**Short task 1**
Rewrite the entries from the line containing "What is the separation" through the end of the entries, keeping every line, and offset each distance value in the answers by adding 32.

**Page extract**
☆ ☆ ☆ ☆
Pursuant to Section 13 or 15(d) of the Securities Exchange Act of 1934
____________________________________

Date of Report (Date of earliest event reported): August 11, 2015

BALDWIN & LYONS, INC.
___________________________________________________________________________

(Exact name of registrant as specified in its charter)

Indiana
 
0-5534
35-0160330
(State of other jurisdiction of incorporation or organization)
 
(Commission File Number)
 
(IRS Employer Identification No.)


111 Congressional Boulevard, Carmel, IN
 
46032
(Address of principle executive offices)
(Zip Code)


Registrant's telephone number, including area code:                                       (317) 636-9800
                                                                                      _______________________________________________

Not applicable
                                                                                                                                                           __________________________________________________________________________________________

 (Former name or former address, if changed since last report.)

Check the appropriate box below if the Form 8-K filing is intended to simultaneously satisfy the filing obligation of the registrant under any of the following provisions (see General Instruction A.2. below):

[ ] Written communications pursuant to Rule 425 under the Securities Act (17 CFR 230.425)

[ ] Soliciting material pursuant to Rule 14a-12 under the Exchange Act (17 CRF 240.14a-12)

[ ] Pre-commencement communications pursuant to Rule 14d-2(b) under the Exchange Act (17 CFR 240.14d-
       2(b))

[ ] Pre-commencement communications pursuant to Rule 13e-4(c) under the Exchange Act (17 CFR 240.13e-
      4(c))





Item 5.02 Departure of Directors or Principal Officers; Election of Directors; Appointment of Principal Officers; Compensatory Arrangements of Principal Officers

The following information, including the Exhibit to this Form 8-K, is being furnished pursuant to Item 5.02 – Departure of Directors or Principal Officers; Election of Directors; Appointment of Principal Officers; Compensatory Arrangements of Principal Officers.
☆ ☆ ☆ ☆
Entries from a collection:
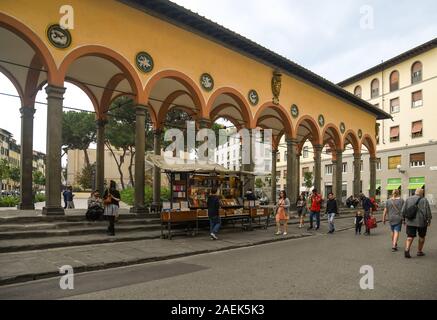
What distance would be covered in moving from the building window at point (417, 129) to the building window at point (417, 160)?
195cm

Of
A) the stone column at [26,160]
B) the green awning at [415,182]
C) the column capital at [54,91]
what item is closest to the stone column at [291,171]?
the stone column at [26,160]

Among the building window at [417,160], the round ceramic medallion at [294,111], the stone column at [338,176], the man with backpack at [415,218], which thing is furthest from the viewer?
the building window at [417,160]

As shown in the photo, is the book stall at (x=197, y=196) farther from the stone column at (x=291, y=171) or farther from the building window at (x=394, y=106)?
the building window at (x=394, y=106)

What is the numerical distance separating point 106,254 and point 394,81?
1622 inches

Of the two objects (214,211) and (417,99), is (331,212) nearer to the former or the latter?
(214,211)

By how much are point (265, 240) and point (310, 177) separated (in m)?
37.7

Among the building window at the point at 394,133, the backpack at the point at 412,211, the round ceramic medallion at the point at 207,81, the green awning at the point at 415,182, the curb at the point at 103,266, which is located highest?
the building window at the point at 394,133

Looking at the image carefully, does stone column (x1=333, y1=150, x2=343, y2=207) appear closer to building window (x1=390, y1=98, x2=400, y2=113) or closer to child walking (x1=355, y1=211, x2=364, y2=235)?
child walking (x1=355, y1=211, x2=364, y2=235)

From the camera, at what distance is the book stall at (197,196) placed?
1277cm

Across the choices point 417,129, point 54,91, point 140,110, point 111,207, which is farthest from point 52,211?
point 417,129

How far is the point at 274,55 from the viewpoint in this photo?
65.2 feet

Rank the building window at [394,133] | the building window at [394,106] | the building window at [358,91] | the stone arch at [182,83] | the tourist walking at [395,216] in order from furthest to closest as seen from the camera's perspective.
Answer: the building window at [358,91]
the building window at [394,106]
the building window at [394,133]
the stone arch at [182,83]
the tourist walking at [395,216]

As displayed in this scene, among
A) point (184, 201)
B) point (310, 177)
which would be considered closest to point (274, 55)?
point (184, 201)

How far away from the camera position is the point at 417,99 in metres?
39.4
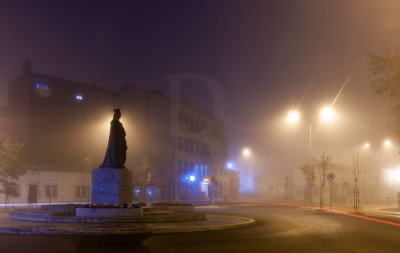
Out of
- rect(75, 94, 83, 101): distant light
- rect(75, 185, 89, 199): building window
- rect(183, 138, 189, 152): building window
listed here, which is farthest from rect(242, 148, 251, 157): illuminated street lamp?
rect(75, 185, 89, 199): building window

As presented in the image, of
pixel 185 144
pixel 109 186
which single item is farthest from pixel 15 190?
pixel 185 144

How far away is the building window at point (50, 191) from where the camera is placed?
148 feet

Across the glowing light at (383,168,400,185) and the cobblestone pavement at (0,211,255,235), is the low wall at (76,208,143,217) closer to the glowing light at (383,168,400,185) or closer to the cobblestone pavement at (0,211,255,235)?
the cobblestone pavement at (0,211,255,235)

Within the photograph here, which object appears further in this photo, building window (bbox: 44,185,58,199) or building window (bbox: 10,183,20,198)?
building window (bbox: 44,185,58,199)

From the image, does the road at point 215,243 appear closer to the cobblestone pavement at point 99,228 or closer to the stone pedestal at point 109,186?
the cobblestone pavement at point 99,228

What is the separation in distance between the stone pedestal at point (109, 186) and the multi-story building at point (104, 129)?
1110 inches

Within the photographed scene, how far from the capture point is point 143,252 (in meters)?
10.9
☆ ☆ ☆ ☆
**Short task 2**
What is the date of the earliest event reported in the filing?

**Written solution 1**
What is the separation in distance between the stone pedestal at point (109, 186) and the multi-story building at point (104, 129)?
1142 inches

Within the photographed scene, how far from the capture point is point 143,252 (in meters)?
42.9

**Written solution 2**
August 11, 2015